Note:      if you want to create additional virtual host bus adapters (vHBAs) for Fibre Channel connectivity, enter the values that follow. Otherwise, you can leave these variables empty.

hx_vsan_a_name: Enter the name of the A-side VSAN: for example, vsan-10.

hx_vsan_a_id: Enter the ID of the A-side VSAN: for example, 10.

hx_vsan_b_name: Enter the name of the B-side VSAN: for example, vsan-20.

hx_vsan_b_id: Enter the ID of the B-side VSAN: for example, 20.

hx_fc_wwxn_range_start: Enter the World Wide Port Name (WWPN) range start value for the additional vHBAs, starting with 20:00:00:25:B5: for example, 20:00:00:25:B5:7E.

hx_fc_wwxn_range_end: Enter the WWPN range end value for the additional vHBAs, starting with 20:00:00:25:B5: for example, 20:00:00:25:B5:7E. The start and end values can be the same.

Note:      if you want to create additional virtual network interface cards (vNICs) for Small Computer System Interface over IP (iSCSI) connectivity, enter the values that follow. Otherwise, you can leave these variables empty.

hx_iscsi_vlan_a_name: Enter the name of the A-side VLAN: for example, iscsi-110.

hx_iscsi_vlan_a_id: Enter the ID of the A-side VLAN: for example, 110.

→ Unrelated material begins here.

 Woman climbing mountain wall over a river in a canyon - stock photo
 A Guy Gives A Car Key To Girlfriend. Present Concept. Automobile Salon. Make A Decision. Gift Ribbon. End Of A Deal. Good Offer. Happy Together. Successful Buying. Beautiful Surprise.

hx_iscsi_vlan_b_name: Enter the name of the B-side VLAN: for example, iscsi-111.

hx_iscsi_vlan_b_id: Enter the ID of the B-side VLAN: for example, 111.

hx_node_profile_prefix: Enter the prefix for the names of the HX-Series nodes that will be assigned to the ESXi hypervisors: for example, hxaf240m5. The servers will be named sequentially with a two-digit number following the prefix, such as hxaf240m5-01, then hxaf240m5-02, and so on. These names should be prepopulated with A-records in your DNS server.

esx_mgmt_ip_start: Enter the starting IP address for the ESXi hypervisors: for example, 10.29.133.149.

esx_mgmt_ip_end: Enter the ending IP address for the ESXi hypervisors: for example, 10.29.133.156.

ucs_kvm_start_ip: Enter the starting IP address for the Cisco UCS Integrated Management Controller (IMC) interfaces of the servers: for example, 10.29.133.141. This variable is not used or required for Cisco HyperFlex Edge clusters, because their IMC IP address is already set.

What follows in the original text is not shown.